What the task asks
Please print every record exactly as it stands, leaving out the pictures.

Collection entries
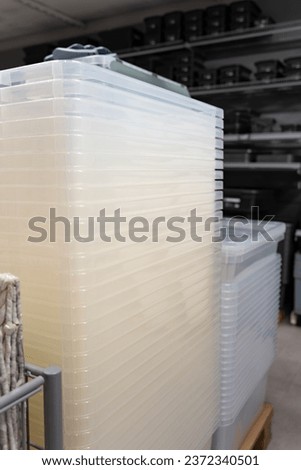 Plastic containers. A lot of white plastic containers are stored on wooden pallets.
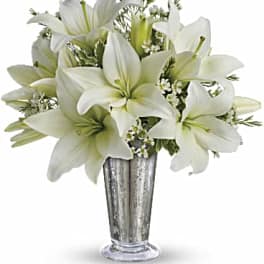 White lilies arranged in a tall silver vase
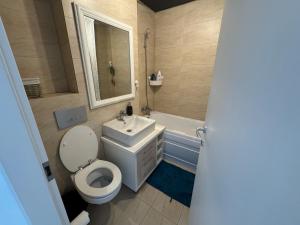 a bathroom with a toilet and a sink and a tub at Blue Oasis in Ştefăneştii de Sus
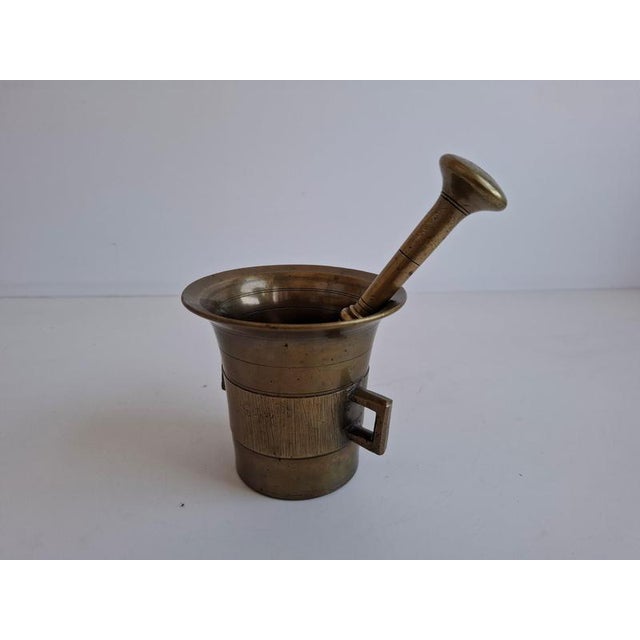 Elegant antique brass mortar and pestle in an art deco-inspired geometric design, originating from czechoslovakia. The...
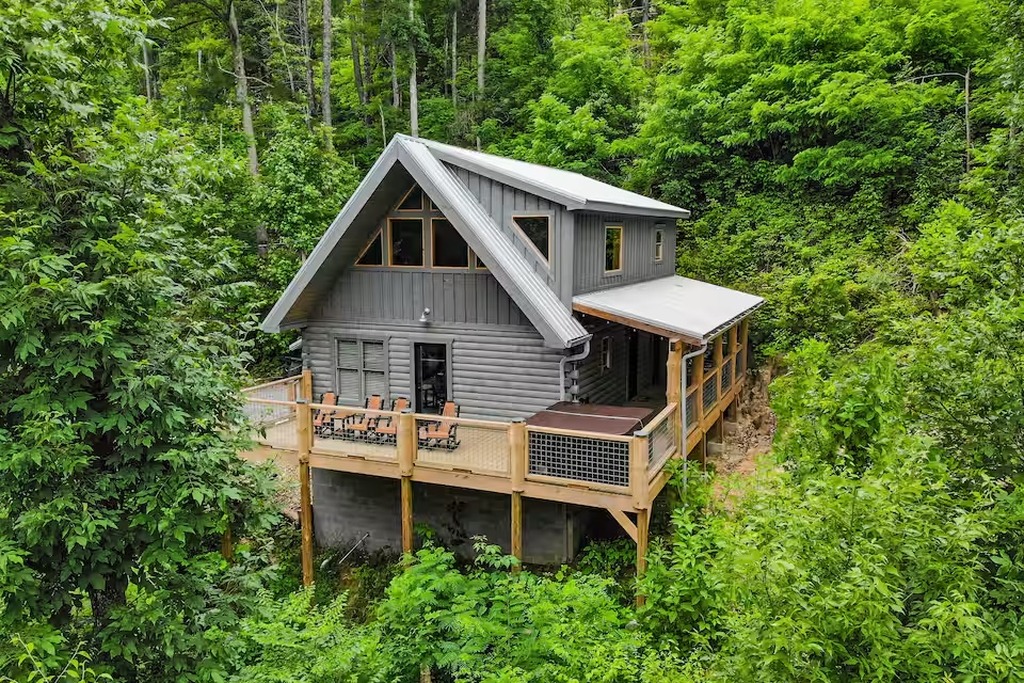 Tucked into the hillside forest just minutes from downtown Gatlinburg, Bear Paws Cabin is a 2-bedroom, 2-bathroom log cabin built for families who want privacy without sacrificing convenience. Your kids will love arriving to this storybook setting in the S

Written response
 Plastic containers. A lot of white plastic containers are stored on wooden pallets.
 White lilies arranged in a tall silver vase
 a bathroom with a toilet and a sink and a tub at Blue Oasis in Ştefăneştii de Sus
 Elegant antique brass mortar and pestle in an art deco-inspired geometric design, originating from czechoslovakia. The...
 Tucked into the hillside forest just minutes from downtown Gatlinburg, Bear Paws Cabin is a 2-bedroom, 2-bathroom log cabin built for families who want privacy without sacrificing convenience. Your kids will love arriving to this storybook setting in the S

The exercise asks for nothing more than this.